> The task: Quote everything from "## plot leaf" down to "in Figure 7.1." in the mechanical weed control passage below, word for word.

> Passage to read:
•••

7.1 Example 1: Mechanical Weed Control
A mechanical weed control experiment (Rasmussen et al. 2008] tested the effect of intensity of harrowing (1, 2, 3, or 4 times), either along or across the direction of sowing (factors) on the weed cover left after the harrowing.
Harrowing<- read.csv2("http://rstats4ag.org/data/Harrowing.csv")
head(Harrowing,3)
## plot leaf weeds int direction yield
## 1 1 0.18623052 103.33763 0 along 4.21
## 2 2 0.12696533 54.02022 1 along 4.08
## 3 3 0.09006582 23.44035 2 along 3.92
Lets look at the relationships in Figure 7.1.
library(lattice)
##
## Attaching package: 'lattice'
## The following object is masked from 'package:drcData':
##
## barley
xyplot(weeds ~ int | direction, data = Harrowing,
ylab="Weed Cover",xlab="Intensity of Harrowing" )

•••

Saved entries:
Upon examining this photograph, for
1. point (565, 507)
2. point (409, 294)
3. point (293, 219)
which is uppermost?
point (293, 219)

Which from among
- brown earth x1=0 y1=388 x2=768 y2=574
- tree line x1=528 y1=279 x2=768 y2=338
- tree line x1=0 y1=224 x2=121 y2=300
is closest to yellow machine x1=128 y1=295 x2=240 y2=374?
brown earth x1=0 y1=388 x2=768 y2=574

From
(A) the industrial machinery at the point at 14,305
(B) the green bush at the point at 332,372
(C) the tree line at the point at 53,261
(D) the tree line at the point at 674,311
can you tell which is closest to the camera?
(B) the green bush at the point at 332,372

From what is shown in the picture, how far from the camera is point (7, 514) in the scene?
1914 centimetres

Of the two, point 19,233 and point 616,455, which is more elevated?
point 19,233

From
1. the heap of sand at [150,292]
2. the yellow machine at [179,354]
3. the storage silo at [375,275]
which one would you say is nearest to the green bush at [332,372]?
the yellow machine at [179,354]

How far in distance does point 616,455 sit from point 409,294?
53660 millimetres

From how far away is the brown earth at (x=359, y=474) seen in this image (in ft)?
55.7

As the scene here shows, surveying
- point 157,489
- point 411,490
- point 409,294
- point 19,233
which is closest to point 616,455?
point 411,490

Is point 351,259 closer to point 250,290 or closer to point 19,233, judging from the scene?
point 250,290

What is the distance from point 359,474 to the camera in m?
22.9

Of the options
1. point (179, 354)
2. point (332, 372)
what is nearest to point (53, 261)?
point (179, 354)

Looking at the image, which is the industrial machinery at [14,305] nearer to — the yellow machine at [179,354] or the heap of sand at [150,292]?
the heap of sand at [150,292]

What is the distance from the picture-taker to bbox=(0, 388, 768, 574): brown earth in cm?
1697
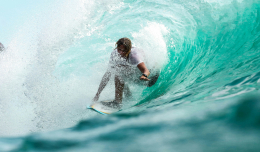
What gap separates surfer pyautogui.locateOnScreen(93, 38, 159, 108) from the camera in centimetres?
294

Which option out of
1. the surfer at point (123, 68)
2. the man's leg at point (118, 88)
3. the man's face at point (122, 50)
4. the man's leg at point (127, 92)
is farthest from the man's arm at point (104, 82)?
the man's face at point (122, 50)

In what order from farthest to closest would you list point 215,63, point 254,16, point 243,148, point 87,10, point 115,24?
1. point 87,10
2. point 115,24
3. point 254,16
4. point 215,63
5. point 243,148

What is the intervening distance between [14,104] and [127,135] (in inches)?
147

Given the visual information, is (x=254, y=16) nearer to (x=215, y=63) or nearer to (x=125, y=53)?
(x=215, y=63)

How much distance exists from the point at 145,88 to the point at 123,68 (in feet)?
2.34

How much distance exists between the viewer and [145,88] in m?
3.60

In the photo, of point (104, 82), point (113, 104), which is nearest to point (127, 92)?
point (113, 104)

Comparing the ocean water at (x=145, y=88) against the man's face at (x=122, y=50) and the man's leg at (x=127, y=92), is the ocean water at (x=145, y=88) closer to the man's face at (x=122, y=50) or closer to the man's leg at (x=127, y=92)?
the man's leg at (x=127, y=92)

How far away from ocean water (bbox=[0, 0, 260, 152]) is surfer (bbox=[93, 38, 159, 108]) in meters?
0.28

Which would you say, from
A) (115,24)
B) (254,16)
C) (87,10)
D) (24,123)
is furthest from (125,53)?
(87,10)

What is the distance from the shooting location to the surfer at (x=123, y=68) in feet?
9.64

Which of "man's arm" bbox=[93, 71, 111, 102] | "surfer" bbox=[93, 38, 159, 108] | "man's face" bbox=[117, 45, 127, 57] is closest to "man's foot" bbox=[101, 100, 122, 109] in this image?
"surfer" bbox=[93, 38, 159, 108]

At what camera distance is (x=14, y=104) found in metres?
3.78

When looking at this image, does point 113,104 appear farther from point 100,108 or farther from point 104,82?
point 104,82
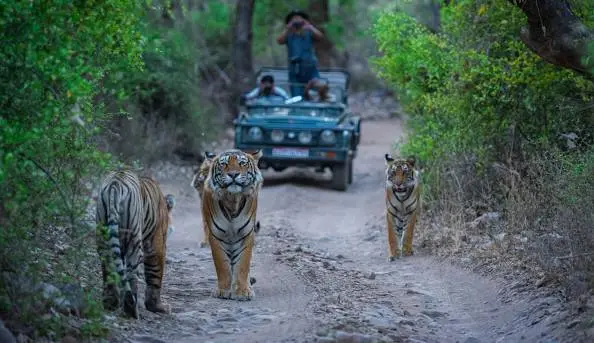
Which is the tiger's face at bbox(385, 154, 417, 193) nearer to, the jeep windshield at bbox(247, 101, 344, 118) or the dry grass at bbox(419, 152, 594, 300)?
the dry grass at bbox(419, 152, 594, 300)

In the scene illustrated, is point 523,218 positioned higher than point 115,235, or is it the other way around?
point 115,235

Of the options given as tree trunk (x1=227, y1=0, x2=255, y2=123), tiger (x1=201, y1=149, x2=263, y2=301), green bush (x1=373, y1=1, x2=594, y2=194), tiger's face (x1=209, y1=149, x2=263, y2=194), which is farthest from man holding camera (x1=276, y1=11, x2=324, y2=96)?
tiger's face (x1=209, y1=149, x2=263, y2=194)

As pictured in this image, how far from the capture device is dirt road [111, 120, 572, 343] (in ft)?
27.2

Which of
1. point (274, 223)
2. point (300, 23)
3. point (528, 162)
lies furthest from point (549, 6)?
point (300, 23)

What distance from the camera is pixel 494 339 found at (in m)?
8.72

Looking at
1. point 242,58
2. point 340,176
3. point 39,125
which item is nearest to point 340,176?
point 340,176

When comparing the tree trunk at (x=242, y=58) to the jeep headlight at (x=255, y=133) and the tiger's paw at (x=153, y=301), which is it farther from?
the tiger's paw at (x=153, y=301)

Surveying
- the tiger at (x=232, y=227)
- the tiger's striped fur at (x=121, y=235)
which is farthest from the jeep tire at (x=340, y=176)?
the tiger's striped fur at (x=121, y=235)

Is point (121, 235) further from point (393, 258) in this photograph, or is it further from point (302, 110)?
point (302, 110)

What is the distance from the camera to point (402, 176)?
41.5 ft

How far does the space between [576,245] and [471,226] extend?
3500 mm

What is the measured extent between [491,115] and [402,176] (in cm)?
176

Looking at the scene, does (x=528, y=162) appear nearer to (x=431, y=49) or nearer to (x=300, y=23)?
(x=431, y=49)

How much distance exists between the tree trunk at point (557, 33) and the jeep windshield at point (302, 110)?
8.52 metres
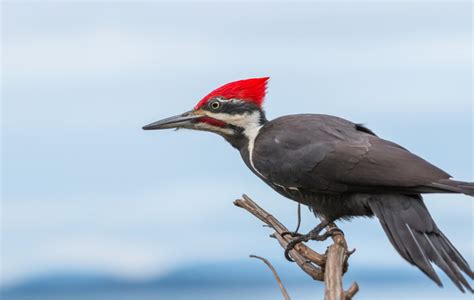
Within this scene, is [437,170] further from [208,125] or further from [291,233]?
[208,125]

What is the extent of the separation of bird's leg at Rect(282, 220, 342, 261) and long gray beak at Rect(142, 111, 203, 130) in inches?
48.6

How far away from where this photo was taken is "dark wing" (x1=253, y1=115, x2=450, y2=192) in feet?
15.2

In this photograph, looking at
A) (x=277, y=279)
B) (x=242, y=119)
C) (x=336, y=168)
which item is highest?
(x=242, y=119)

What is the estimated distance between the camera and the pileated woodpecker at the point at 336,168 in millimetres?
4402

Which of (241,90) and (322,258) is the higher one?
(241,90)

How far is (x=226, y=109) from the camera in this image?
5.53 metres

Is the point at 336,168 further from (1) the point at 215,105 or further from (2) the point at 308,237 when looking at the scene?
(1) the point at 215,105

•••

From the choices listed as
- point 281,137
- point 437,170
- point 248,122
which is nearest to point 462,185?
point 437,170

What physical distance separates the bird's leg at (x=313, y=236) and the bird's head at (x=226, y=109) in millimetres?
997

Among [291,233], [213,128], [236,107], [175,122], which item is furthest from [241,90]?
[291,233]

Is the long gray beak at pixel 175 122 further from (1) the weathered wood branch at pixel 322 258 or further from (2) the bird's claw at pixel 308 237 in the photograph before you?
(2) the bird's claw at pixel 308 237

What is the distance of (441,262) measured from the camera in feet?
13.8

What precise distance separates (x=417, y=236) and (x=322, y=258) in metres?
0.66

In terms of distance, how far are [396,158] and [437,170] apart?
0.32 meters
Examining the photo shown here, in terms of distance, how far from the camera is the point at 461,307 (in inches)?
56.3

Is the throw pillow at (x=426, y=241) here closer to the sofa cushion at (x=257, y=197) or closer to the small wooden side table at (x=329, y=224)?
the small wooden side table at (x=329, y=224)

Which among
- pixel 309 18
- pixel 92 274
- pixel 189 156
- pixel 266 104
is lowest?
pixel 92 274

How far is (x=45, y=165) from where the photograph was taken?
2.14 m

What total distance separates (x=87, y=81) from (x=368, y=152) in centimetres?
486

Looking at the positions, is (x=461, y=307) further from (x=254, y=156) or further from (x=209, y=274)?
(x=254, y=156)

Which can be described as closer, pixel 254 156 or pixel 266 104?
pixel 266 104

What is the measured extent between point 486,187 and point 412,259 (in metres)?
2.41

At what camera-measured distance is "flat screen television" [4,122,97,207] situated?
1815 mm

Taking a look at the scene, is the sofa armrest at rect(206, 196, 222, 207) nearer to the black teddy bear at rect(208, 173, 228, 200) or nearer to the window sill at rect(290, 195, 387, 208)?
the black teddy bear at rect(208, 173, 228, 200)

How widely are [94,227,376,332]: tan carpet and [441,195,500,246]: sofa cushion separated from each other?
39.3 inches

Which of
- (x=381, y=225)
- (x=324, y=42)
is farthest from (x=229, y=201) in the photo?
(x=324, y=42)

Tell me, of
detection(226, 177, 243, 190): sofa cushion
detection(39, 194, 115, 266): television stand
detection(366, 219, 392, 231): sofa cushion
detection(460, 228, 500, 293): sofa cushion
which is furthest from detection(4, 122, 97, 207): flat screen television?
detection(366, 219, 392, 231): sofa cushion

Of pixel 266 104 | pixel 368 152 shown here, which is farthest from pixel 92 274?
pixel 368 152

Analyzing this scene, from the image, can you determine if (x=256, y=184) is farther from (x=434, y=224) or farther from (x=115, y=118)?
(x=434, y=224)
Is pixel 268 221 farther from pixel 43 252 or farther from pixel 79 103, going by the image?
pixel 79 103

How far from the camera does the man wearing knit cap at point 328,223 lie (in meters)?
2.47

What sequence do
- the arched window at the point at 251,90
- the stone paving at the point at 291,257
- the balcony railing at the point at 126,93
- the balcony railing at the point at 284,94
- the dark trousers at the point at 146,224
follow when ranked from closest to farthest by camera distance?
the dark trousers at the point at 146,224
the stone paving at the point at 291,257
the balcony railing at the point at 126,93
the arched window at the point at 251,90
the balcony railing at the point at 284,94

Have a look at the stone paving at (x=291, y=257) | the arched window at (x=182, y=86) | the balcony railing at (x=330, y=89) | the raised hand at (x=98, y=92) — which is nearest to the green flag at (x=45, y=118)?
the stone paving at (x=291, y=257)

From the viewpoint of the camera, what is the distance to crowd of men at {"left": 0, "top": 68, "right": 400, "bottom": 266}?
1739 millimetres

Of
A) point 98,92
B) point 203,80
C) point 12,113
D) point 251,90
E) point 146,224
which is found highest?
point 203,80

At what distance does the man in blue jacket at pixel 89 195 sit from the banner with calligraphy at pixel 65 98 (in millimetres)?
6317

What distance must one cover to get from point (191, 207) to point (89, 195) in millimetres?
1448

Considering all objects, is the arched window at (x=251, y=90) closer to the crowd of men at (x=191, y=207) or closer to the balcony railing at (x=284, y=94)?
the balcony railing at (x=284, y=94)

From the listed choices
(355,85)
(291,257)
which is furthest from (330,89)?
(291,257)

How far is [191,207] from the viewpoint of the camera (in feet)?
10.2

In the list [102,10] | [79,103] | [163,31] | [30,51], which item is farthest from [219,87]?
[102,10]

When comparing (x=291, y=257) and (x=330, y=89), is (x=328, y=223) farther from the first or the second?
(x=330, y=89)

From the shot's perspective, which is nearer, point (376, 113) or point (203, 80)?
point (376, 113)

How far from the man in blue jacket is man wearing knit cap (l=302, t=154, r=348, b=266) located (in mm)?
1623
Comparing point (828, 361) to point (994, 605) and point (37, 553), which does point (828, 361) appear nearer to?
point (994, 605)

•••

> The reply:
## plot leaf weeds int direction yield
## 1 1 0.18623052 103.33763 0 along 4.21
## 2 2 0.12696533 54.02022 1 along 4.08
## 3 3 0.09006582 23.44035 2 along 3.92
Lets look at the relationships in Figure 7.1.